At $DAYJOB, we have an LLM-based tool and this issue of "how do we avoid burning tokens solving the same problems over again" was an early obstacle

We wound up building a very similar thing to what you call "tools" (we named them "Saved Programs").

There's a wiki the LLM searches before solving a problem, that links saved programs for past actions to their content entry.

If it finds one, it'll re-use it, otherwise it'll generate a program and offer to save it, if you think it'll be common enough.

3 comments

> how do we avoid burning tokens solving the same problems over again

Letting the LLM write half baked tools is the recipe for burning more tokens.

> There's a wiki the LLM searches before solving a problem, that links saved programs for past actions to their content entry.

What's the criteria for marking an LLM written tool as useful/correct before publishing it?
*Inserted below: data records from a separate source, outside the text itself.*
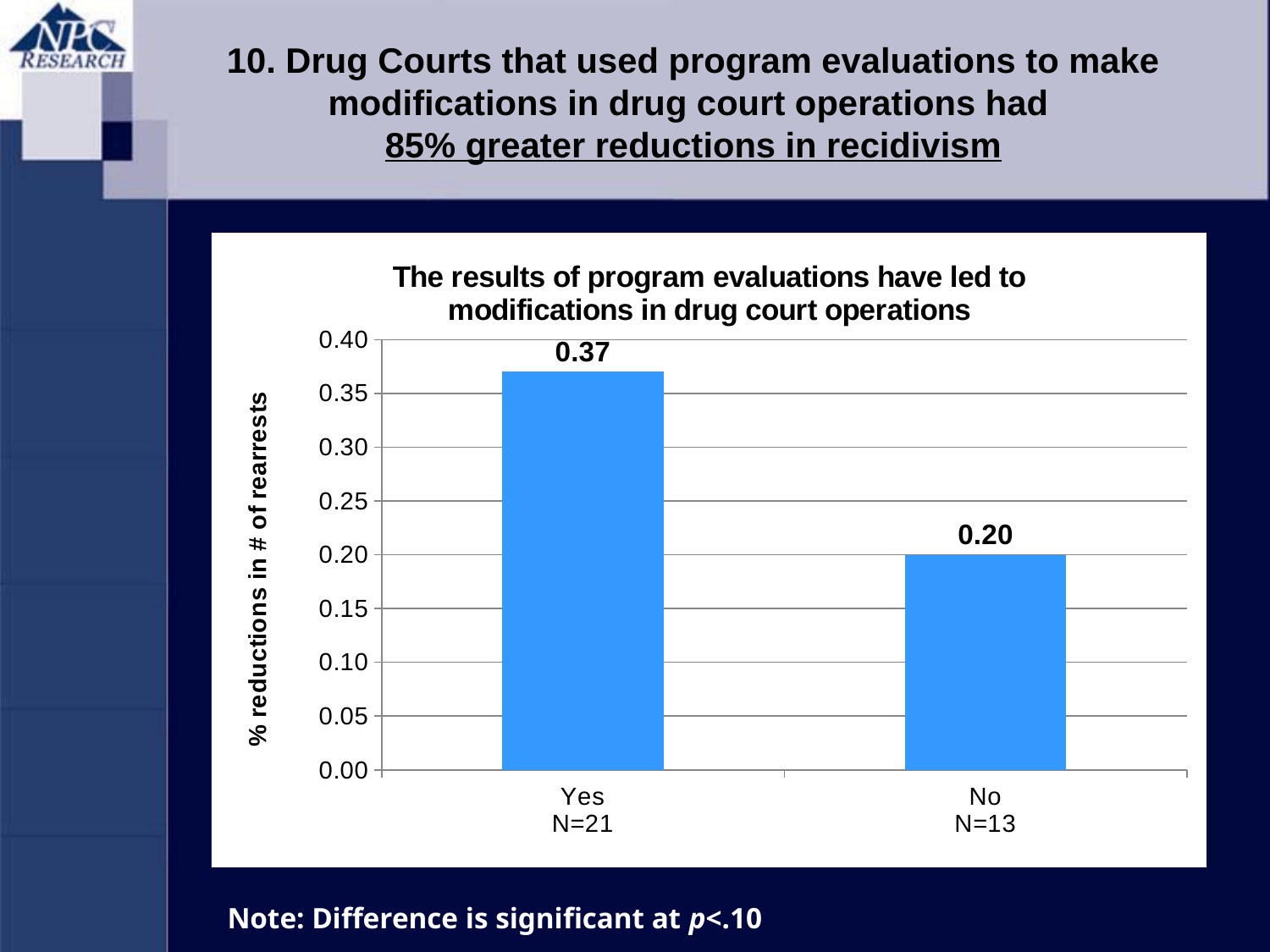
What kind of chart is shown on the slide? bar chart Is the value for "Yes" greater or less than 0.30? greater What is the value for the "No" category? 0.20 What is the title of the chart? The results of program evaluations have led to modifications in drug court operations What is the value for the "Yes" category? 0.37 Is the value for "No" greater or less than 0.25? less What is the difference between the values for "Yes" and "No"? 0.17 Which category has the highest value? Yes What is the label of the y axis? % reductions in # of rearrests Which is larger, the value for "Yes" or the value for "No"? Yes How many categories are shown in the chart? 2 Which category has the lowest value? No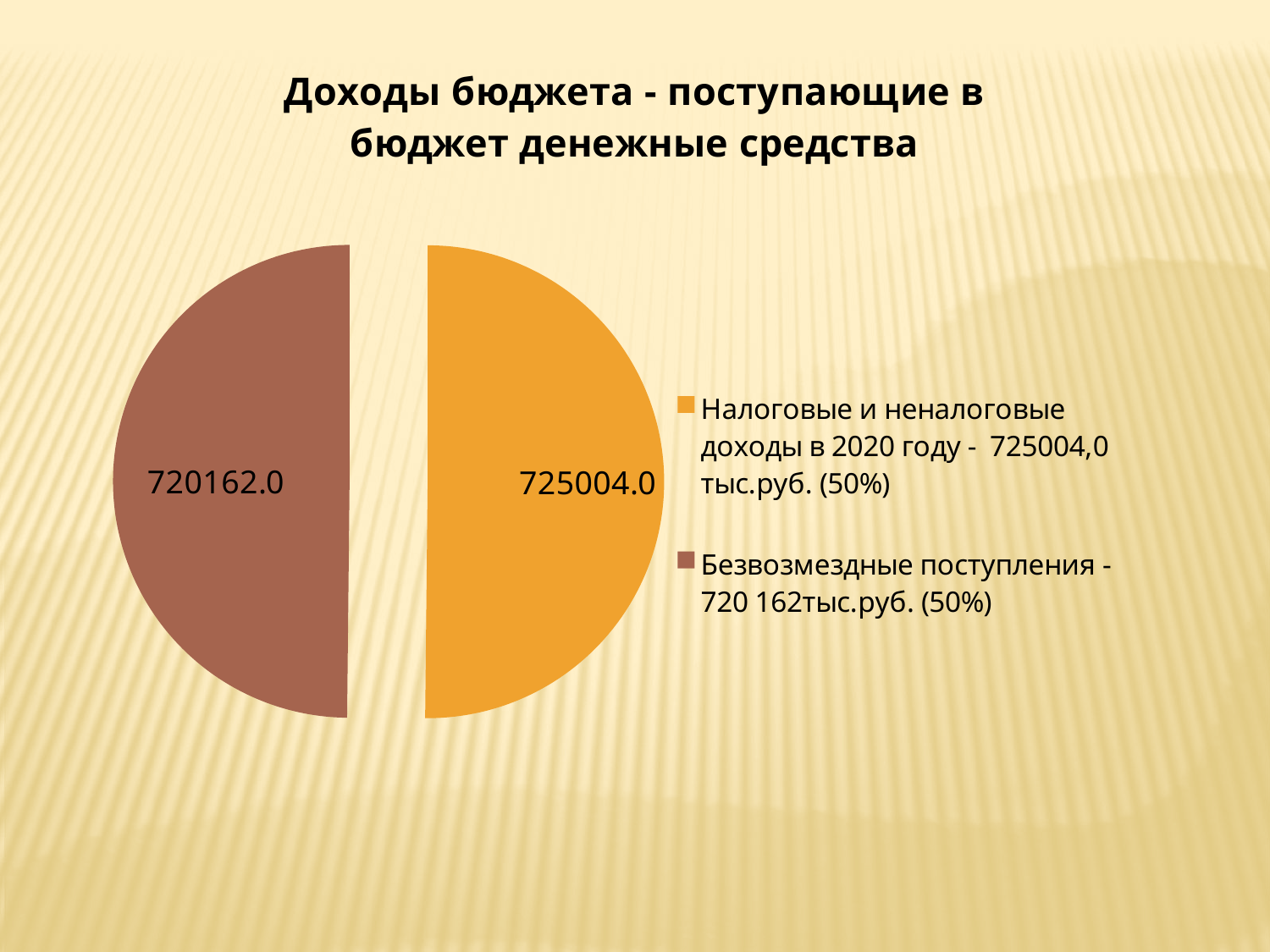
What is the title of the chart on the slide? Доходы бюджета - поступающие в бюджет денежные средства What is the difference between the values of the two slices? 4842.0 What share of the pie does 'Налоговые и неналоговые доходы в 2020 году' represent according to the legend? 50% What is the value shown for the slice 'Налоговые и неналоговые доходы в 2020 году'? 725004.0 What type of chart is shown on the slide? Pie chart What is the value shown for the slice 'Безвозмездные поступления'? 720162.0 How many slices does the pie chart have? 2 Which slice has the larger value, 'Налоговые и неналоговые доходы' or 'Безвозмездные поступления'? Налоговые и неналоговые доходы What share of the pie does 'Безвозмездные поступления' represent according to the legend? 50% What colour is the slice for 'Безвозмездные поступления'? Brown Which category has the smallest value in the pie chart? Безвозмездные поступления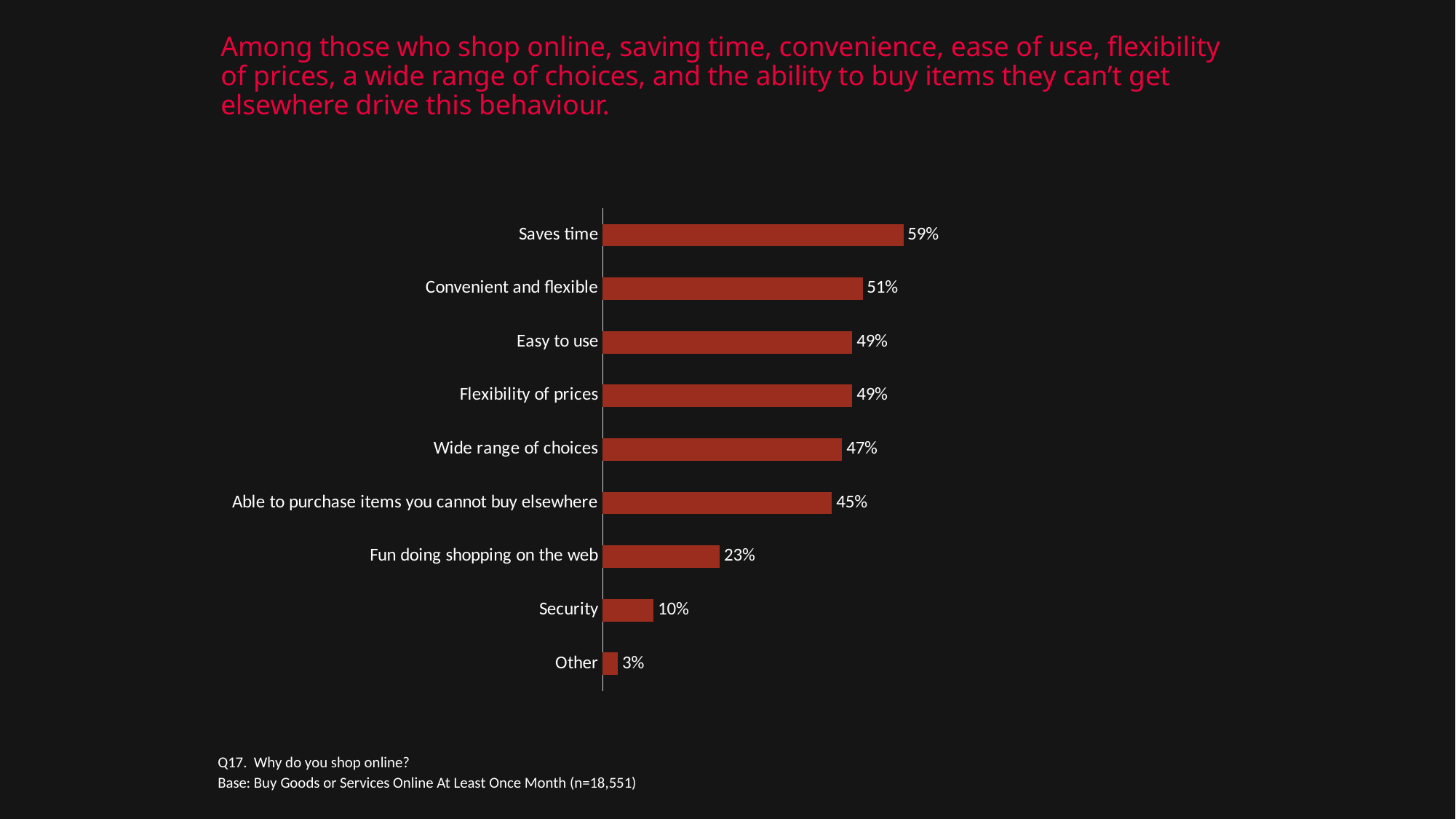
Which category has the lowest percentage? Other What is the base sample size (n) stated at the bottom of the slide? n=18,551 Which reason for shopping online has the highest percentage? Saves time What is the value shown for "Security"? 10% Which is larger: the value for "Able to purchase items you cannot buy elsewhere" or the value for "Fun doing shopping on the web"? Able to purchase items you cannot buy elsewhere How many categories (reasons) are shown in the chart? 9 Which two categories share the same value of 49%? Easy to use and Flexibility of prices What is the value shown for "Fun doing shopping on the web"? 23% What percentage of online shoppers cite "Saves time" as a reason for shopping online? 59% What type of chart is shown on the slide? Bar chart What is the difference between the values for "Saves time" and "Convenient and flexible"? 8% What is the difference between "Wide range of choices" and "Security"? 37%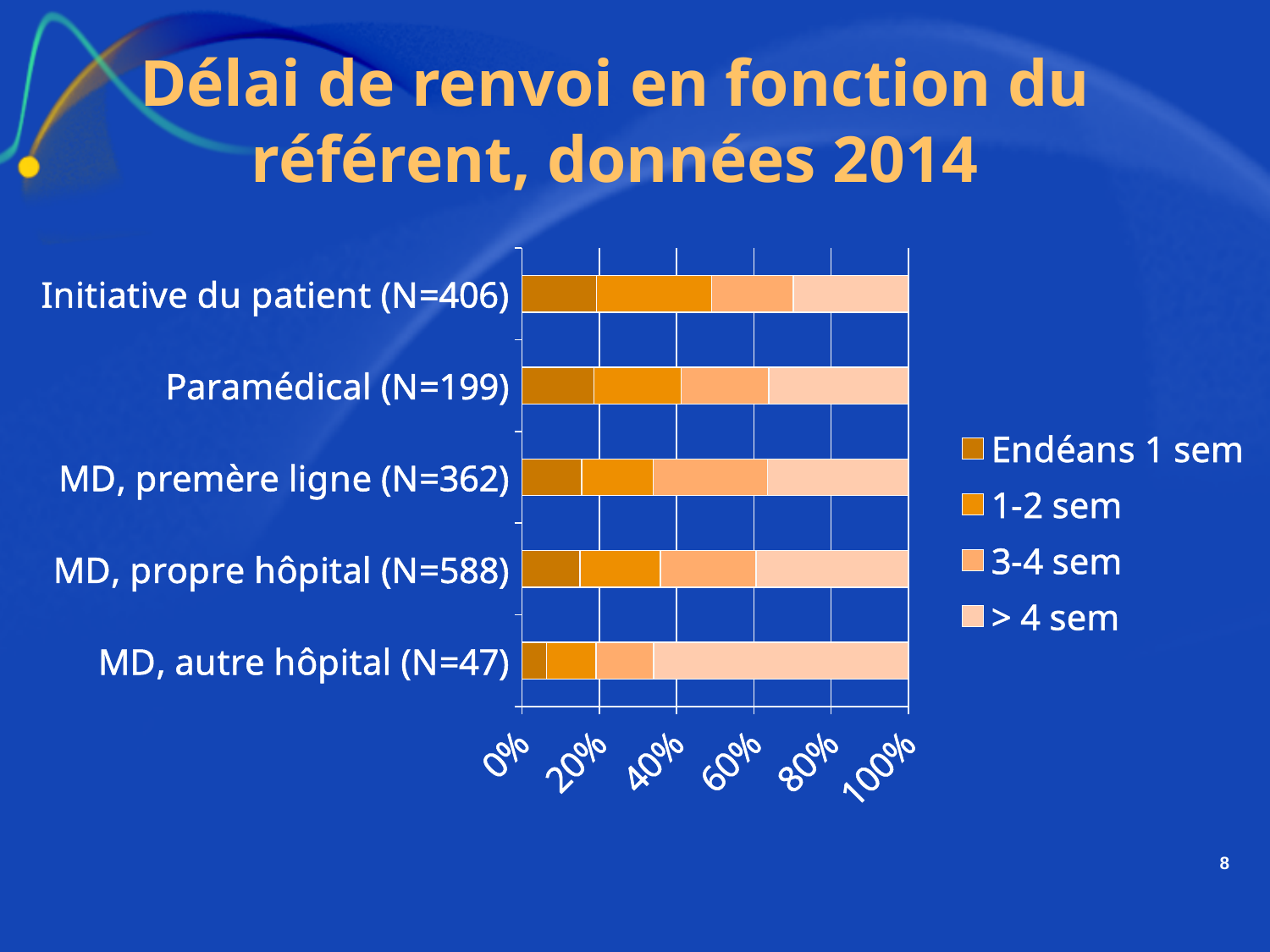
Which legend entry represents the lightest-coloured segment? > 4 sem Which has a larger '> 4 sem' share: MD, autre hôpital (N=47) or Initiative du patient (N=406)? MD, autre hôpital (N=47) Is the 'Endéans 1 sem' share for MD, autre hôpital (N=47) greater or less than 20%? less How many referrer categories are plotted on the chart? 5 Is the '> 4 sem' share for Initiative du patient (N=406) greater or less than 40%? less What kind of chart is shown on the slide? Stacked bar chart Is the '> 4 sem' share for MD, autre hôpital (N=47) greater or less than 60%? greater Which has a larger 'Endéans 1 sem' share: Initiative du patient (N=406) or MD, autre hôpital (N=47)? Initiative du patient (N=406) What is the title of the chart on the slide? Délai de renvoi en fonction du référent, données 2014 How many series does the legend list? 4 Which category has the smallest share of 'Endéans 1 sem'? MD, autre hôpital (N=47) Which category has the largest share of '> 4 sem'? MD, autre hôpital (N=47)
  > Letting the LLM write half baked tools is the recipe for burning more tokens.
It sure is, if the tools are half-baked and your user scale is N=1 rather than N=100 or N=1,000

  > What's the criteria for marking an LLM written tool as useful/correct before publishing it?
It solves the problem the originating user asked it to
> It solves the problem the originating user asked it to

Interesting. And is there a mechanism to go back and "fix" the tools after they are published? What happens if the tool decided to use the "id" attribute to click on buttons and now you have a new website that follows a different pattern to find the right target?

I agree that "correctness" of a tool could have different meaning depending on the context of the problem though (e.g. would you consider OOM a correctness bug even if it addresses the user's ask?)

The problem here is that N different users will ask for N different variants of the same tool, so you'll end up with a tool which is similar but not quite. Is the tool updated to support new functionality, or a new tool is created and you end up with N variants of a tool.
it's called workflow automation: https://blog.codesolvent.com/2025/12/workflow-automation-let...

Everyone is just taking a round about way to get there. The workflow/program as "tools" approach is the right one. Agents skills are more or less in that same direction.

there are hundreds or thousands of 'memory' things ppl have been inventing. i am yet to see any proof that these are actually useful or have saved any tokens.